Roma – Sono iniziati i primi rientri dei cittadini italiani rimasti bloccati in Medio Oriente, dopo l’operazione militare lanciata da Usa e Israele contro l’Iran, che ha coinvolto anche altri Paesi della regione. In serata, all’aeroporto di Fiumicino, è atterrato il primo volo charter partito da Mascate, con a bordo 127 italiani bloccati in Oman o trasferiti dagli Emirati Arabi Uniti.
Martedì 3 marzo è previsto un altro volo speciale da Abu Dhabi a Milano, che porterà in Italia circa 200 studenti minorenni rimasti a Dubai. Intanto resta alta l’attenzione per gli altri italiani ancora presenti nell’area.
Il rientro a Fiumicino
Il Boeing 737 operato da Oman Air è atterrato alle 21.26 a Fiumicino, con a bordo 127 italiani assistiti dalla Farnesina e dalle Ambasciate a Abu Dhabi e Mascate. Tra loro anche la moglie, Gaia Saponaro, e i figli del ministro della Difesa Guido Crosetto, presenti negli Emirati Arabi.
Tra lacrime e abbracci con familiari e amici, molti hanno raccontato la paura vissuta durante i giorni dell’operazione militare. Tra loro Ambra, ragazza senese residente in Svizzera, che ha affrontato un viaggio complesso dall’Oman dopo aver lasciato Dubai da sola, tra ansia e paura per le esplosioni. «Sentivo i caccia alzarsi e bombardare – ha raccontato –. Grazie all’Ambasciata italiana e al supporto ricevuto, sono riuscita a partire con lo charter».

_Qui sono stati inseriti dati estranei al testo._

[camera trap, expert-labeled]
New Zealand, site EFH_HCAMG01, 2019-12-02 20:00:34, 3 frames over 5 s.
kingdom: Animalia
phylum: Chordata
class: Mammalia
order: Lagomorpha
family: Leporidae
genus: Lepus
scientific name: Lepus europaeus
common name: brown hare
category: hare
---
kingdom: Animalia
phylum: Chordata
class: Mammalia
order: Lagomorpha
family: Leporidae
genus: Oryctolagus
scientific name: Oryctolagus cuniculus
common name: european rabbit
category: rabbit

Gli italiani ancora in Medio Oriente
Secondo il ministro degli Esteri Antonio Tajani, nella regione sono presenti oltre 70.000 connazionali, tra presenze stabili e temporanee, con circa 30.000 persone solo a Dubai e Abu Dhabi. In Israele vivono circa 20.000 residenti con passaporto italiano. Tajani ha ribadito che la sicurezza dei cittadini è la priorità assoluta e che sono in corso le operazioni per organizzare nuovi voli da Muscat verso l’Italia.
In serata, la Farnesina ha annunciato l’invio di un primo gruppo di funzionari a Mascate per rinforzare le sedi diplomatiche locali, con il supporto di carabinieri, finanzieri e un esperto della Protezione civile, su indicazione del ministro Tajani e in accordo con la presidente del Consiglio Giorgia Meloni.
Assistenza e voli speciali
Il ministero degli Esteri sta coordinando voli per gli italiani presenti in Qatar e Bahrein e per chi può partire tramite compagnie dell’Oman. Sono attive procedure di emergenza anche per i turisti italiani provenienti dalle Maldive, che devono transitare da Dubai.
Il rientro è complicato dal divieto per le compagnie europee di sorvolare alcune zone e dalle limitazioni sugli aerei militari, che non possono operare senza adeguati sistemi di schermatura. Restano ancora bloccati sulla nave da crociera MSC Euribia, attraccata a Dubai, numerosi croceristi italiani, mentre 71 persone, tra cui 30 materani, si trovano a Gerusalemme.